Leanstral: Open-source agent for trustworthy coding and formal proof engineering
Lean 4 paper (2021): https://dl.acm.org/doi/10.1007/978-3-030-79876-5_37
Leanstral: Open-source agent for trustworthy coding and formal proof engineering
Lean 4 paper (2021): https://dl.acm.org/doi/10.1007/978-3-030-79876-5_37
It’s great to see this pattern of people realising that agents can specify the desired behavior then write code to conform to the specs.
TDD, verification, whatever your tool; verification suites of all sorts accrue over time into a very detailed repository of documentation of how things are supposed to work that, being executable, puts zero tokens in the context when the code is correct.
It’s more powerful than reams upon reams of markdown specs. That’s because it encodes details, not intent. Your intent is helpful at the leading edge of the process, but the codified result needs shoring up to prevent regression. That’s the area software engineering has always ignored because we have gotten by on letting teams hold context in their heads and docs.
As software gets more complex we need better solutions than “go ask Jim about that, bloke’s been in the code for years”.
> That’s because it encodes details, not intent.
Be careful here - make sure you encode the right details. I've seen many cases where the tests are encoding the details of how it was implemented and not what it is intended to do. This means that you can't refactor anything because your tests are enforcing a design. (refactor is changing code without deleting tests, the trick is how can you make design changes without deleting tests - which means you have to test as much as possible at a point where changing that part of the design isn't possible anyway)
While you are right that you need to be encoding the right details, I disagree on the tests enforcing a design point.
As part of the proper testing strategy, you will have tests that cover individual behavior of a small block/function (real "unit" tests), tests that cover integration points only up to the integration itself, and a small number of end-to-end or multi-component integration tests.
Only the last category should stay mostly idempotent under refactoring, depending on the type of refactor you are doing.

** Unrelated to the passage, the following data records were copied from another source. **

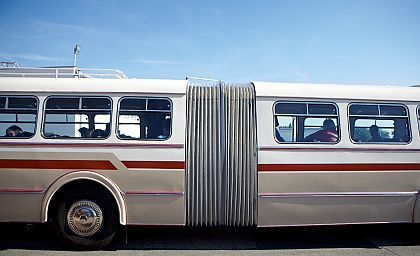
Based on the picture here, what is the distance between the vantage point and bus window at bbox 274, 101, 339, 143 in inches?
215

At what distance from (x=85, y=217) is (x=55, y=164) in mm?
973

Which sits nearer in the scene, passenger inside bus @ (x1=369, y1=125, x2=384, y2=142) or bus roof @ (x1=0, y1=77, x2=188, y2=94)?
bus roof @ (x1=0, y1=77, x2=188, y2=94)

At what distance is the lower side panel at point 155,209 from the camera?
529 cm

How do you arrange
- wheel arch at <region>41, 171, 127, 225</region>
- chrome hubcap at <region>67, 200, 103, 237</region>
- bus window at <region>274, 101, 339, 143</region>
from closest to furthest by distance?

Integration tests will obviously be affected when you are refactoring the interfaces between components, and unit tests will be affected when you are refactoring the components themselves. Yes, you should apply the strategy that keeps it under incremental reverse TDD approach (do the refactor and keep the old interface, potentially by calling into new API from the old; then in second step replace use of old API as well, including in tests).

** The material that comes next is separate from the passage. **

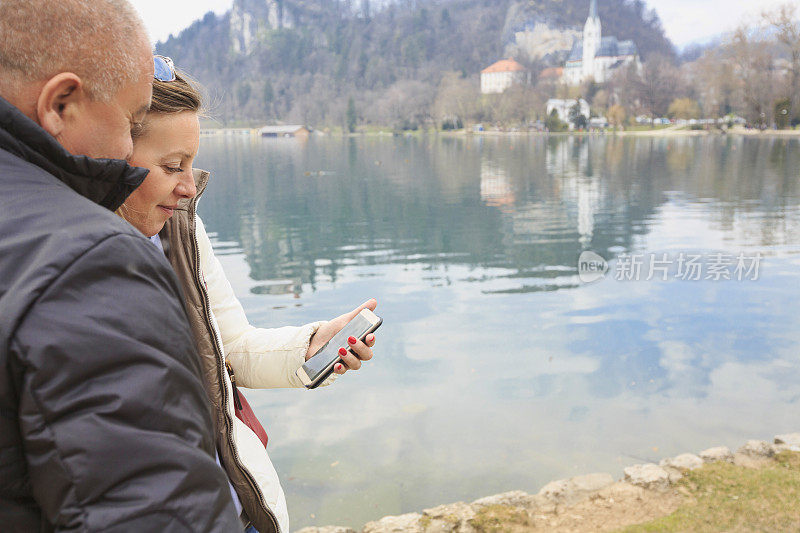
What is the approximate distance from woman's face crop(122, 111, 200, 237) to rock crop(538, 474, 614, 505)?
3.29 m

Tests generally define behavior and implementation in a TDD approach: it'd be weird if they do not need changing at all when you are changing the implementation.

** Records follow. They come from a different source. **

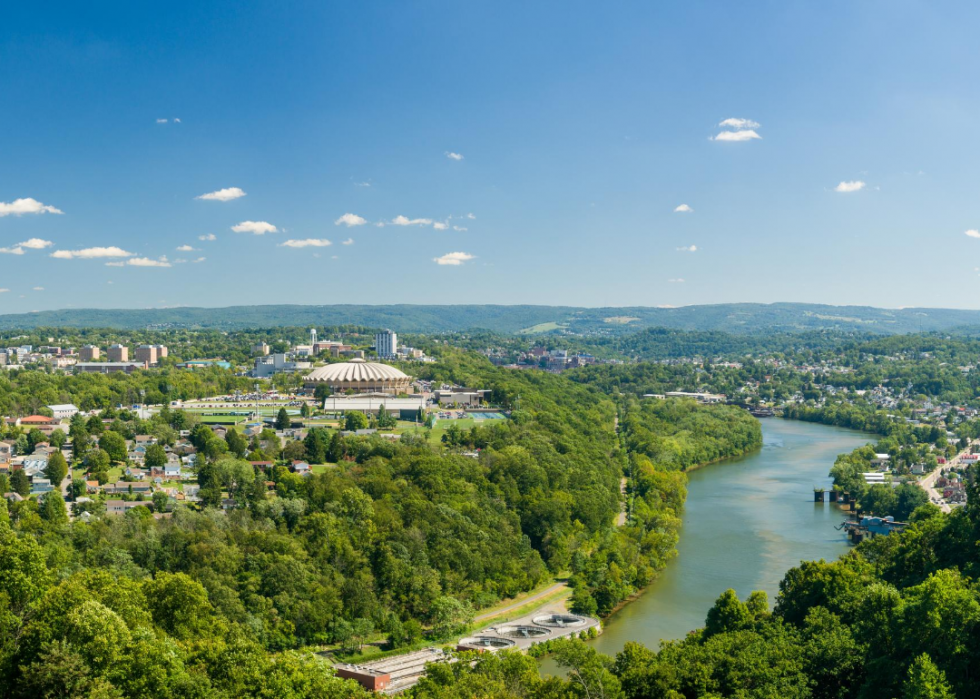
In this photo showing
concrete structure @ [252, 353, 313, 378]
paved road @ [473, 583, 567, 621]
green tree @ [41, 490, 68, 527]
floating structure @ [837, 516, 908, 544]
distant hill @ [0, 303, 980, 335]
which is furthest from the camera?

Taken to its logical conclusion, what you are saying is do not write (or commit? but in practice, why write them if not to run in CI) any tests except for end-to-end tests covering actual use cases. In theory, even make them generic enough so they are not affected by the implementation. Perhaps even employ LLMs there ("check that a customer can provide their address for their order by using a headless browser").
It is a strong disagree from me: end-to-end tests have always been fragile and slow, and feedback loop time is the boundary at which any coder (agentic or human) needs to operate on. If your agents need to wait 2h to see if their every change is valid, you'll be beat by humans doing properly structured "just enough" testing.
That isn't the logical conclusion though. I specificly said find places where change would be too complex to attempt anyway which breaks your conclusion. This lets you find plenty of places to jump in and write a test. (You will still be wrong but less often and generally you know it will be a hard change before you start making it)
though I find in practice end to end tests are not that fragile. It took us a decade of effort to find and mitigate all the little issues that make them fragile though so perhaps you don't want to go that far. I wish I could make the end to end tests faster though, but fragile they are not.
I am a bit perplexed at your claim that end-to-end tests are not fragile in general (my claim) with a counter how you spent a decade on not making them fragile in one particular case?
I am not disagreeing most projects evolve test suites which have duplicated, useless tests as a majority. But it can be done better.